Verplichte opdracht: Welke richting neemt het laag boven de westkust van Denemarken vanavond en vannacht volgens de brontekst?

Brontekst:
══════════════════════════════
Guidance modelbeoordeling voor Nederland

26-05-2021 16:00
Guidance modelbeoordeling voor Nederland, de Nederlandse kustwateren en
de Noordzee, gebaseerd op de HARMONIE run van 12 UTC en de overige
genoemde modellen en gidsen met bijbehorende runtijd.

Geldig tot donderdag 27 mei 2021 24.00 locale tijd

Opgesteld op woensdag 26 mei 2021 om 15.39 uur

MODELLENBEOORDELING.
SYNOPTISCHE SITUATIE:
Een laag boven de westkust van Denemarken trekt vanavond en vannacht
langzaam zuidwaarts, om morgen overdag via het noorden van Duitsland
oostwaarts te trekken. Aan de zuidwestflank hiervan wordt met een
noordwestelijke stroming maritiem polaire lucht aangevoerd. Een trog
boven het uiterste zuidoosten verlaat spoedig het land. Een eerste
occlusie ligt inmiddels van Noord-Holland naar Groningen, trekt
zuidoostwaarts en zal het zuidoosten later vanavond verlaten. Een
(tweede) ingedraaide occlusie ligt rond het laag, trekt eveneens
zuidwaarts, zal halverwege de avond het noorden bereiken en in de nacht
boven het midden min of meer stationair worden. In de loop van de nacht
schampt er nog een derde ingedraaide occlusie rond de kern van het laag
het noordoosten van de FIR, gefragmenteerd in de vorm van losse
convectieve elementen. Morgen overdag verandert er weinig aan dit beeld
met nog altijd slepende occlusies boven het midden en noordoosten.
══════════════════════════════
Gegevens over ruimtelijke relaties
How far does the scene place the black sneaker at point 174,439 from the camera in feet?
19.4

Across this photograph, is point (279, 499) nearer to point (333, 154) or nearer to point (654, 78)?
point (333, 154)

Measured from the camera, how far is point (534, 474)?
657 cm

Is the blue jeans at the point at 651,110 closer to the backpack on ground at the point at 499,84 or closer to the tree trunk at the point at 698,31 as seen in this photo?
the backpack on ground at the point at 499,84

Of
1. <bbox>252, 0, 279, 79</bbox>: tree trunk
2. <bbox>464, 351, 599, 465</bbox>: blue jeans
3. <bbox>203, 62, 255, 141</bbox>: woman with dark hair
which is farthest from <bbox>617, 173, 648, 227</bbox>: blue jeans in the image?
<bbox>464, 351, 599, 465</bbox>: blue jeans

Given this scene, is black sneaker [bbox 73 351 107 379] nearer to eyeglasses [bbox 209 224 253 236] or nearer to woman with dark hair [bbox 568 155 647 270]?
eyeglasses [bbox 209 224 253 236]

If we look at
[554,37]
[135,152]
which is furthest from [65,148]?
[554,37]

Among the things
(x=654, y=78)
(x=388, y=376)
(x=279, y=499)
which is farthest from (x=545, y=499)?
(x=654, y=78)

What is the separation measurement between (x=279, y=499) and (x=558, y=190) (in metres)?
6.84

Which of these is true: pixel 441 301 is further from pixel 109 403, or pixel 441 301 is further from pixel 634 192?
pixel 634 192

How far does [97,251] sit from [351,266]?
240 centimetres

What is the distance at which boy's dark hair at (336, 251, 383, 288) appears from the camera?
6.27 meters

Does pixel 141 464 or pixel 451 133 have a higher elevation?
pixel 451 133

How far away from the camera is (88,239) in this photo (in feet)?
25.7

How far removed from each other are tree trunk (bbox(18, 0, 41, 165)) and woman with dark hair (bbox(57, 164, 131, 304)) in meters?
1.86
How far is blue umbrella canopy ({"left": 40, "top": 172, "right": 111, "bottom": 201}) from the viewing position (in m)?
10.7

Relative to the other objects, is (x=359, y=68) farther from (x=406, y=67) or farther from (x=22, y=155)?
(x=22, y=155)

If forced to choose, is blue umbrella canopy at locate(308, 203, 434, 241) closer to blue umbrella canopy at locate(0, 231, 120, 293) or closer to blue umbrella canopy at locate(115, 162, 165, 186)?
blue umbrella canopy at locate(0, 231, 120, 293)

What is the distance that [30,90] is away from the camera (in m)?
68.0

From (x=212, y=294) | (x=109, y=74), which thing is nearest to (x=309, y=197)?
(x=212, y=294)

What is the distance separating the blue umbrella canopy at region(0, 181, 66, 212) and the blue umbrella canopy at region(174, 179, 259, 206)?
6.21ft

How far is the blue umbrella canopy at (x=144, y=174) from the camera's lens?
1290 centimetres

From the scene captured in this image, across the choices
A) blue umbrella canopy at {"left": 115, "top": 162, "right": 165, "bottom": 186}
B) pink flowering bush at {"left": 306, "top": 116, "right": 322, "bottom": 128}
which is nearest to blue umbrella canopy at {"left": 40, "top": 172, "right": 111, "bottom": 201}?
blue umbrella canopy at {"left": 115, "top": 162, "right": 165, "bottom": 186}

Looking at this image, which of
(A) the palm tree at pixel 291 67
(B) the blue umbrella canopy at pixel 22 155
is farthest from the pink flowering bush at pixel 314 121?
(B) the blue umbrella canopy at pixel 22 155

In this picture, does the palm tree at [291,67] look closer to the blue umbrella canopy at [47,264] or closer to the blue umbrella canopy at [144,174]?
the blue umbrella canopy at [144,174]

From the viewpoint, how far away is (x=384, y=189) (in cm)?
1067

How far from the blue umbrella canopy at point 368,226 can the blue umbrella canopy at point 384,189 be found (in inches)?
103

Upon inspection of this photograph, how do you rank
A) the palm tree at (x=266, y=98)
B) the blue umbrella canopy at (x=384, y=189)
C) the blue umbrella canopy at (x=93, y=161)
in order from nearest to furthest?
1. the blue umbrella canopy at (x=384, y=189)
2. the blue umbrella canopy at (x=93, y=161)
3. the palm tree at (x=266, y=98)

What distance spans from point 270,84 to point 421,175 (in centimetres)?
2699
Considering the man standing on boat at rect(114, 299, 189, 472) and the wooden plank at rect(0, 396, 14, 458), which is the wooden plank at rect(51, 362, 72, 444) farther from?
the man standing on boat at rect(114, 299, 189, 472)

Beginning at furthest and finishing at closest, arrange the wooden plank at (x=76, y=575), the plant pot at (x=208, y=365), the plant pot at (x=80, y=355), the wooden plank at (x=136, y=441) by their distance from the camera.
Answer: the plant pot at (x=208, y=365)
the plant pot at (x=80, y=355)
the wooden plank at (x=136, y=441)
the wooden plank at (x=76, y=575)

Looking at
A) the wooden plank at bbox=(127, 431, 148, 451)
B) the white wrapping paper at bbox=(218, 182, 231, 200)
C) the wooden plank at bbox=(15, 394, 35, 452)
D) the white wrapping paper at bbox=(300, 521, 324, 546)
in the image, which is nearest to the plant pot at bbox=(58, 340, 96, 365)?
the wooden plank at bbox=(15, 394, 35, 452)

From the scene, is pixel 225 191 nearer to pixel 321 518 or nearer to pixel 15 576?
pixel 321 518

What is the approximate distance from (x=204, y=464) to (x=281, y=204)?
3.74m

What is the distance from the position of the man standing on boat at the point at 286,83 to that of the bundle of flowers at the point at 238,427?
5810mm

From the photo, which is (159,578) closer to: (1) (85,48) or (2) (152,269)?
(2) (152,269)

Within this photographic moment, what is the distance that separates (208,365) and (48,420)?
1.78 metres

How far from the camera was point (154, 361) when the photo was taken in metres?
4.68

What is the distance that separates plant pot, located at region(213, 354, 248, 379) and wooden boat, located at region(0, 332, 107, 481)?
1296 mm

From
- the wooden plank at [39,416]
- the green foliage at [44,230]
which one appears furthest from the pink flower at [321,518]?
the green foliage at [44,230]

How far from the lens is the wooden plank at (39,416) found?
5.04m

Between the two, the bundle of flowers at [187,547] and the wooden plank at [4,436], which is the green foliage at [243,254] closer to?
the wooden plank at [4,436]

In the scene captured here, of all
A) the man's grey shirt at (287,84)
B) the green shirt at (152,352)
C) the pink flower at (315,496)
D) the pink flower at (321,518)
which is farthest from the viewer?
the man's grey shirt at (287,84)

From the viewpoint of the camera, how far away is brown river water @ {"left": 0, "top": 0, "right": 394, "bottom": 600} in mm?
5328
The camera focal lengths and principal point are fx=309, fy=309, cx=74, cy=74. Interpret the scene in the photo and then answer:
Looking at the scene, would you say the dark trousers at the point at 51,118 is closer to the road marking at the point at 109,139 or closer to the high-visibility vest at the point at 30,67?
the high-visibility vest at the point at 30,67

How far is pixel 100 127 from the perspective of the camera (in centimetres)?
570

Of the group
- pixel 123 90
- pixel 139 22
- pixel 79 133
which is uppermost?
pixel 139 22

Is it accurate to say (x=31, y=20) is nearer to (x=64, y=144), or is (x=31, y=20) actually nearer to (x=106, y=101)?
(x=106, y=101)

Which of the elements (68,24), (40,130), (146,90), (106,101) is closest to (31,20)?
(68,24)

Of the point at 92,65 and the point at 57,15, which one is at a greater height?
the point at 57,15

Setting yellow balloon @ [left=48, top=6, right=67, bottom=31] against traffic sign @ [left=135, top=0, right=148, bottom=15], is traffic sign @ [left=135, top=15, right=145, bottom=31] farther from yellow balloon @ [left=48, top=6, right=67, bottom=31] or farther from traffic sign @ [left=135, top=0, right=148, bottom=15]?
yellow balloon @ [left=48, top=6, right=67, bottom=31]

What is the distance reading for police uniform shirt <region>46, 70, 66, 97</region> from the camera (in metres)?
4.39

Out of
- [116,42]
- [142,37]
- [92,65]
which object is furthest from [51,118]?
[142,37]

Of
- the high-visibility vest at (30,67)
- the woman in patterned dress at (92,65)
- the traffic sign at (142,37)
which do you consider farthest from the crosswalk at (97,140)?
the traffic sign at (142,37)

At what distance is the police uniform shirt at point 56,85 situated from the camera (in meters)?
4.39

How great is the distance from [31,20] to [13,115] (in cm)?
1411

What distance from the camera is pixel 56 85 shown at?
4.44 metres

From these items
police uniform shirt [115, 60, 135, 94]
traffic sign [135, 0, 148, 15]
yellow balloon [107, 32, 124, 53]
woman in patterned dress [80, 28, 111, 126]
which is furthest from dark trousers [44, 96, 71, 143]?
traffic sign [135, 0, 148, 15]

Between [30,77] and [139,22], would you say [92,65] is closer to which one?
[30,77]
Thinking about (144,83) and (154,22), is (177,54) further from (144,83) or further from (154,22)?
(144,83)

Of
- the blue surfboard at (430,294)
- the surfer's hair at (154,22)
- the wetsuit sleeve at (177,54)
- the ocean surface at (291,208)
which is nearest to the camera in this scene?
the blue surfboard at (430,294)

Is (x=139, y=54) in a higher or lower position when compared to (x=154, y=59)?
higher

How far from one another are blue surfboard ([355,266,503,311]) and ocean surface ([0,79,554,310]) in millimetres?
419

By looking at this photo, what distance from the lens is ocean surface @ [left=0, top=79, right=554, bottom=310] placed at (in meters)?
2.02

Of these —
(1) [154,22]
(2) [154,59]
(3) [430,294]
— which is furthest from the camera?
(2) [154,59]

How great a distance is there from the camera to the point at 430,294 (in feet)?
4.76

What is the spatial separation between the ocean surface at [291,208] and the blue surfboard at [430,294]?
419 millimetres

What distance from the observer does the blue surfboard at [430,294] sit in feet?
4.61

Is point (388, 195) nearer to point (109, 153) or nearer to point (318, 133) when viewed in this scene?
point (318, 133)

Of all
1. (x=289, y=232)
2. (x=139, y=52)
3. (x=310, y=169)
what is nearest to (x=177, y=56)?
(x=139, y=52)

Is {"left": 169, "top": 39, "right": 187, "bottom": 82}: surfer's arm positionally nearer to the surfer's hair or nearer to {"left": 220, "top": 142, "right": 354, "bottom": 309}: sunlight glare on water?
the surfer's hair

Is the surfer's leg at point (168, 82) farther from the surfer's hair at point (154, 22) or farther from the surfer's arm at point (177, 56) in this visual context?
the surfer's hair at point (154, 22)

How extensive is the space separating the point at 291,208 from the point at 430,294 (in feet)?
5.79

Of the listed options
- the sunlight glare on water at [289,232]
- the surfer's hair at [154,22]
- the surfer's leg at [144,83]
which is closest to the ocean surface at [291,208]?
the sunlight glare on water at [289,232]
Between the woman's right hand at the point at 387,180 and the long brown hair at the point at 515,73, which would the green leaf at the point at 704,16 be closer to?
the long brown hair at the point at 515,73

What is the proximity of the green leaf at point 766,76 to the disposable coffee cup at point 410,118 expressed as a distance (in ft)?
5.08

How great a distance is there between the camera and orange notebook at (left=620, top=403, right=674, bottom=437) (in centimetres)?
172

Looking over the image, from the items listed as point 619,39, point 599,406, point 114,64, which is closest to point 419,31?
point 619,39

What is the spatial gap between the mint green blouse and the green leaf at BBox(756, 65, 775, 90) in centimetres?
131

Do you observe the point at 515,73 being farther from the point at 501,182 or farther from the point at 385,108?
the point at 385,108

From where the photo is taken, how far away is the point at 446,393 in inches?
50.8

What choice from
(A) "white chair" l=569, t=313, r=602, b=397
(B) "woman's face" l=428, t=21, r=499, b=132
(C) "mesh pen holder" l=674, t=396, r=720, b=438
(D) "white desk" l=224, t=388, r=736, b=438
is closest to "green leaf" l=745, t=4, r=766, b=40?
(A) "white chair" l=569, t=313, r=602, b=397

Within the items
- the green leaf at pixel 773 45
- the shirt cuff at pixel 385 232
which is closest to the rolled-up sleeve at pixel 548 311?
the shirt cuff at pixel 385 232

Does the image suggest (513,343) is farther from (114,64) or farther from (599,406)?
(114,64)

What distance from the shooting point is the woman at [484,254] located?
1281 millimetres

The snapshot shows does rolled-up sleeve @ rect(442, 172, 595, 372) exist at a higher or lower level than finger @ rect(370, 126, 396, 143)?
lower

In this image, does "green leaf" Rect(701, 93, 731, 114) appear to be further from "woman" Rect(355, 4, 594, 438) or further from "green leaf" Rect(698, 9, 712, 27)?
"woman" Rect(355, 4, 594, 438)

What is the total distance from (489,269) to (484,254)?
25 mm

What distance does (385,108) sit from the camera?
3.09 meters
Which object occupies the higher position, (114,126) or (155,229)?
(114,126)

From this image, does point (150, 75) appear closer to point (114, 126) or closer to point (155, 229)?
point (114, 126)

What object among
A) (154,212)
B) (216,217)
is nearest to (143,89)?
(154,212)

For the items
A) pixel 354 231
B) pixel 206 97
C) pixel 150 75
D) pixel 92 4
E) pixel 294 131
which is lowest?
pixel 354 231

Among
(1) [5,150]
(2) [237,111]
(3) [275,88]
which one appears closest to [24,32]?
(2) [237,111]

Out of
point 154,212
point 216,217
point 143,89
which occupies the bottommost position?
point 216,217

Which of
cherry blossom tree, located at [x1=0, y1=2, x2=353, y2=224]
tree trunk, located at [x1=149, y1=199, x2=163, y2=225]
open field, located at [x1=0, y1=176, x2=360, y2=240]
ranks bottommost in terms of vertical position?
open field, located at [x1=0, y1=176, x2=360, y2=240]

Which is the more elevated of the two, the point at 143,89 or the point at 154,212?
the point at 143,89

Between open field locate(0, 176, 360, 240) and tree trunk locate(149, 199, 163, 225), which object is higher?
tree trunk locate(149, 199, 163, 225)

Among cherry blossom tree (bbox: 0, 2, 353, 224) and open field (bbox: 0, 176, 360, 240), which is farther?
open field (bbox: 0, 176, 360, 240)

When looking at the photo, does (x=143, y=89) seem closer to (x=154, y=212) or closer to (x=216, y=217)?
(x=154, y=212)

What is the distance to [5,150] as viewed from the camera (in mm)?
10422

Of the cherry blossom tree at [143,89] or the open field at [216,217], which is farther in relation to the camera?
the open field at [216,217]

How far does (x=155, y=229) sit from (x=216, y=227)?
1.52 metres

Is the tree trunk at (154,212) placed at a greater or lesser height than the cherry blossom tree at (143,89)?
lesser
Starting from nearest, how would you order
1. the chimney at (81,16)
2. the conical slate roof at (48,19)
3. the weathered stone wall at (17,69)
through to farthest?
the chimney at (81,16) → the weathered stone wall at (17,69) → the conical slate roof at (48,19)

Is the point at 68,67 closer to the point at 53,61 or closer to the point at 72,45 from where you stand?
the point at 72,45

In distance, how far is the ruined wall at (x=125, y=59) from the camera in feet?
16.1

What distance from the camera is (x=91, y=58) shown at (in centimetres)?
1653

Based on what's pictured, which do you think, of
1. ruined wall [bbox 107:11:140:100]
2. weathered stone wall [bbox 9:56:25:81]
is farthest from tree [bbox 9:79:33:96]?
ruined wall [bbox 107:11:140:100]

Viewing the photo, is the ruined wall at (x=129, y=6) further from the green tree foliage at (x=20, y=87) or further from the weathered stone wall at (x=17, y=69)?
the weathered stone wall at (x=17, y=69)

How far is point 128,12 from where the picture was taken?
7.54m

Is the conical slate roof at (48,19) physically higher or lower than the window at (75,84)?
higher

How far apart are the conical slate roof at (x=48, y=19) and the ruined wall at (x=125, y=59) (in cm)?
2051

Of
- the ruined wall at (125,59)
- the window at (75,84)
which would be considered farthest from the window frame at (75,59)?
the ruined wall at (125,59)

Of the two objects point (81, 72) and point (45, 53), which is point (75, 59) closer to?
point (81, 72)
══════════════════════════════
Antwoord op oefening: Het trekt langzaam zuidwaarts.